As such, here’s the link to my profile of Bourbons Bistro, originally published in the Fall 2019 issue.
Profile — The Bourbons Bistro Legacy: Putting the Urban in Bourbon, by Roger Baylor (Food & Dining Magazine)
“Irish Hill is the Louisville neighborhood you find when you’re lost.”
It’s an old-time Louisville saying about a relatively small, richly historic patch of ground shoehorned between Baxter Avenue, Lexington Road and Beargrass Creek, and Eastern and Cave Hill Cemeteries.
On Irish Hill’s northeast side is Breslin Park, formerly the site of Louisville’s fortress-like City Workhouse, where minor offenders were incarcerated while they paid their debt to society through menial labor. Across Payne Street is a collection of imposing old brick warehouses known since the 1980s as Distillery Commons, used nowadays as offices, businesses and creative spaces.
Once this was National Distillers and Chemical Company’s Kentucky Distillery Warehouse & Bottling Plant. The mighty National Distillers owned some of the country’s most venerable bourbon brands, like Old Grand Dad, Old Crow, and Old Taylor, and by the 1940s it controlled 70% of the American market for bourbon and rye.
At its peak National Distillers had a work force of 1,400, most of whom lived within walking distance. Numerous families depended on these jobs, but consumer trends were unkind to the whiskey market and the plant closed in 1975.
“Headliners (a music venue) used to be the lunch hall for National Distillers, which was just down the street from us. I call it the UPS of the time; it was the economic engine for our neighborhood and others nearby, like Phoenix Hill and Clifton, even Butchertown.”

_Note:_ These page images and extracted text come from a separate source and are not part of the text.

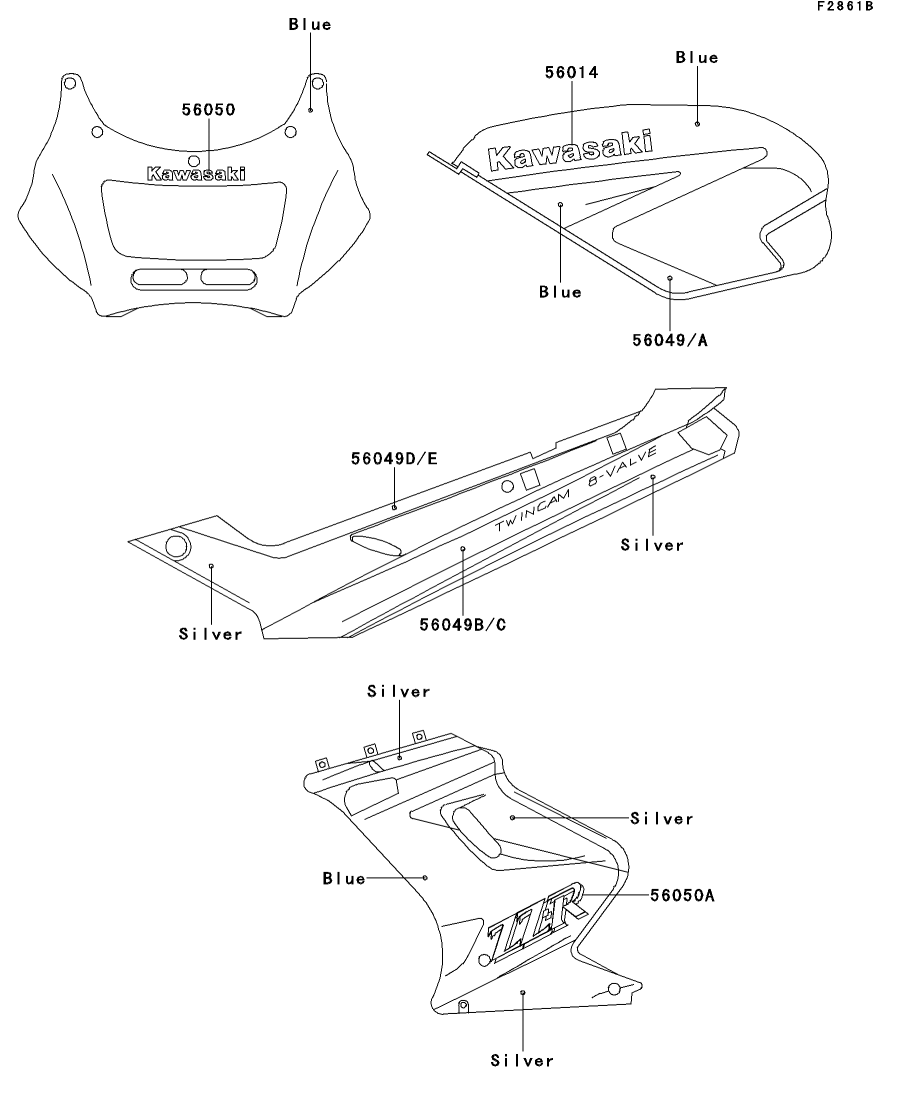 F2861B

Blue

56050

Kawasaki

56014

Blue

Kawasaki

Blue

56049/A

56049D/E

TWINCAM 8-VALVE

Silver

Silver

56049B/C

Silver

Silver

Blue

56050A

ZZR

Silver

Meet Jason Brauner, who grew up in Irish Hill and was in knee pants when National Distillers was shuttered. Brauner’s great aunt and great uncle both worked there. So did business partner John Morrison’s father and grandmother.

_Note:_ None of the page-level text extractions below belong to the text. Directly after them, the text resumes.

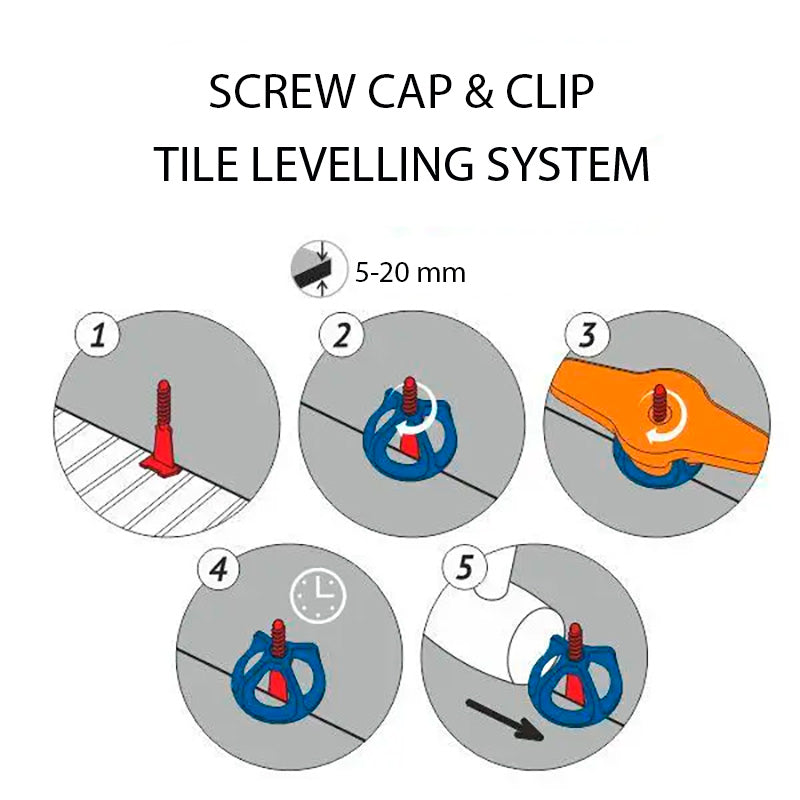 SCREW CAP & CLIP
TILE LEVELLING SYSTEM

5-20 mm

1

2

3

4

5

Brauner and Morrison opened Bourbons Bistro in 2005. Call it cosmic, karmic or just a well-turned business plan, but their Frankfort Avenue refuge became an instant classic, primarily because Brauner and Morrison scanned the cluttered landscape of gimmicky bar and restaurant concepts, settling on a unifying principle so incredibly obvious as to be invisible: Bourbon.